'''

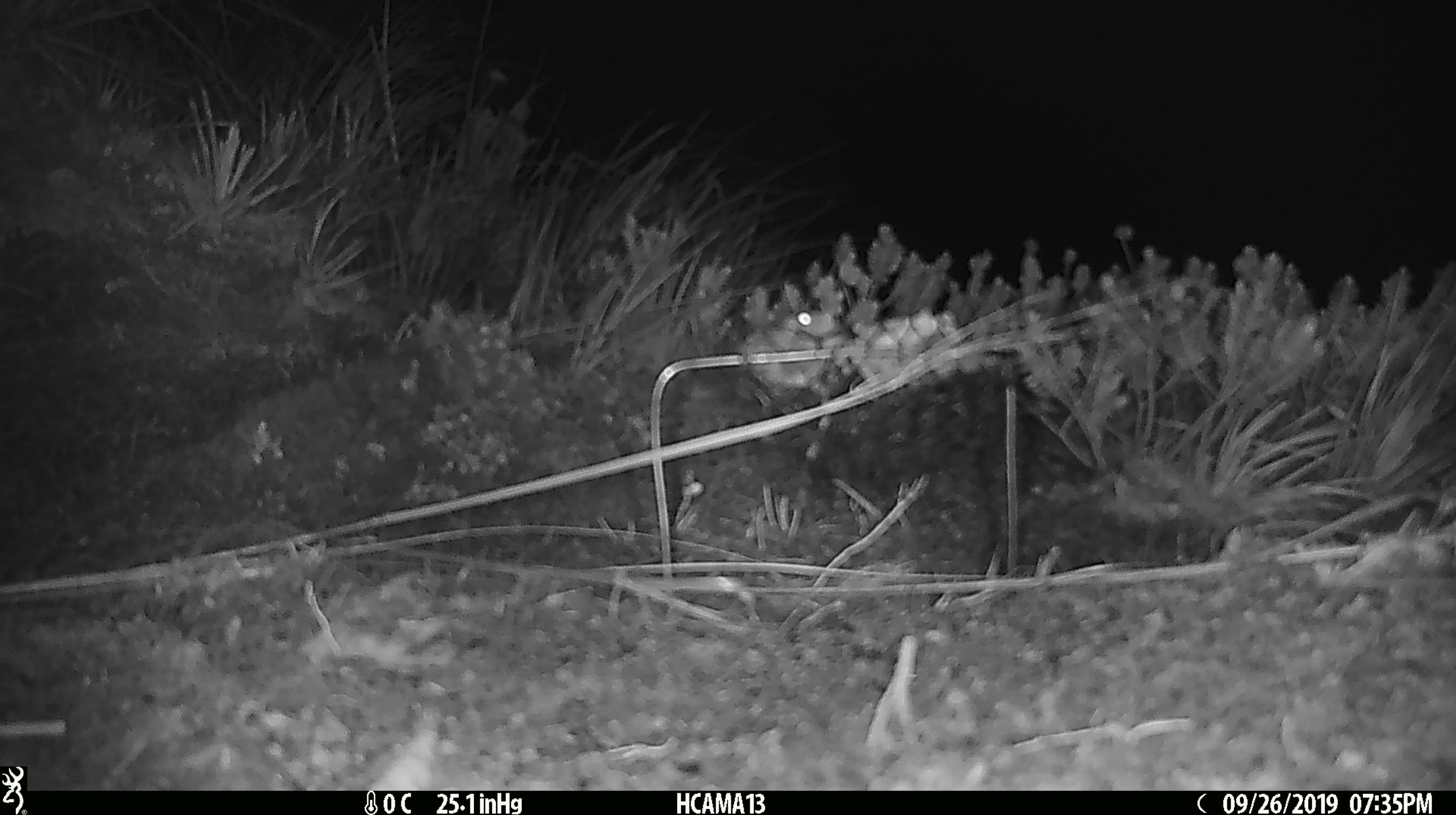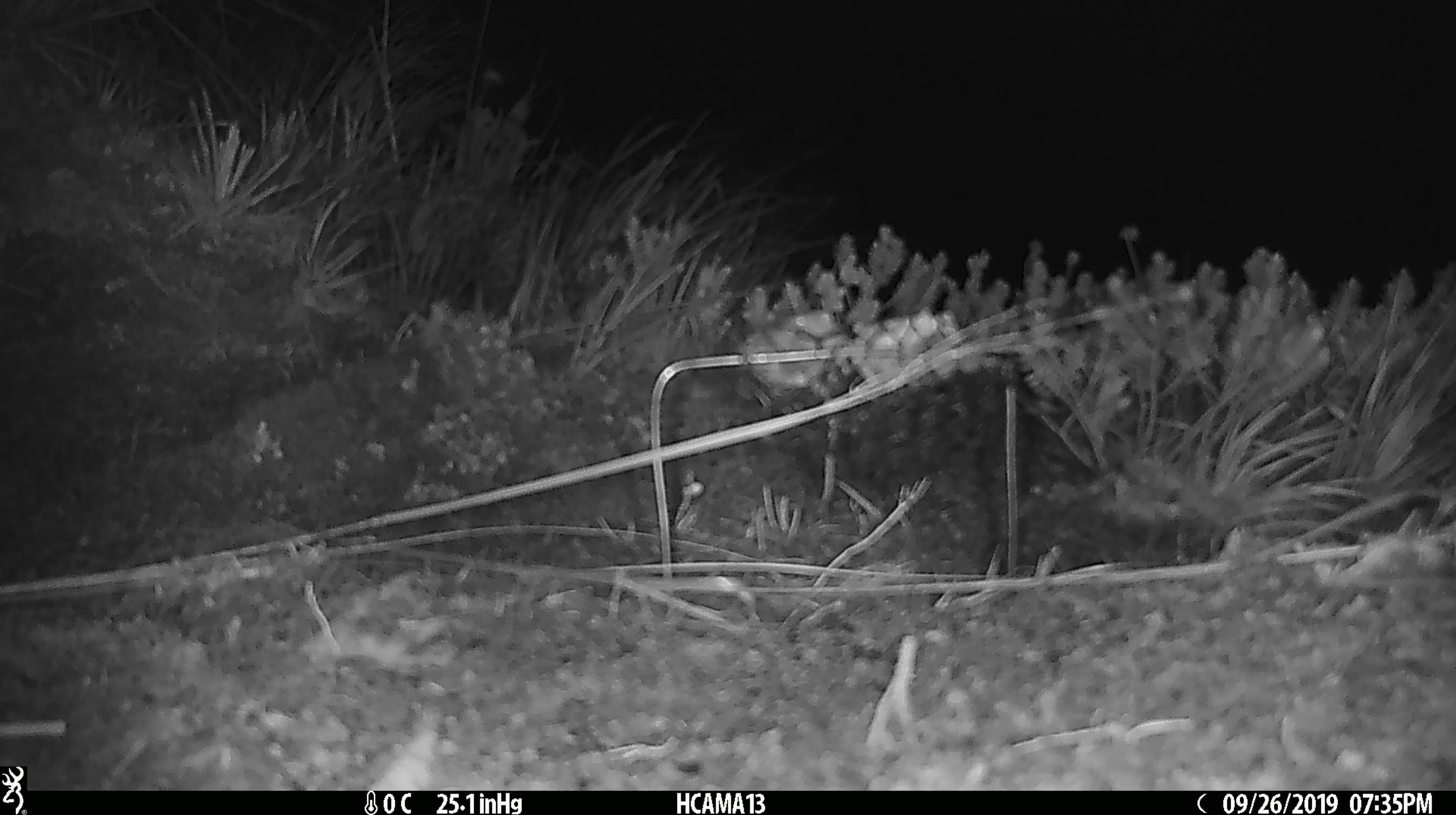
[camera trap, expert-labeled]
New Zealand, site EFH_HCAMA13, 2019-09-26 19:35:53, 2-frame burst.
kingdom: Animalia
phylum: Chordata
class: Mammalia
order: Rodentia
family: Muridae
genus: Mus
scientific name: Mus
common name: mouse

'''

- Task description: Copy each entry exactly as written, and drop the pictures from the copy.

- Result of this task:
[camera trap, expert-labeled]
New Zealand, site EFH_HCAMA13, 2019-09-26 19:35:53, 2-frame burst.
kingdom: Animalia
phylum: Chordata
class: Mammalia
order: Rodentia
family: Muridae
genus: Mus
scientific name: Mus
common name: mouse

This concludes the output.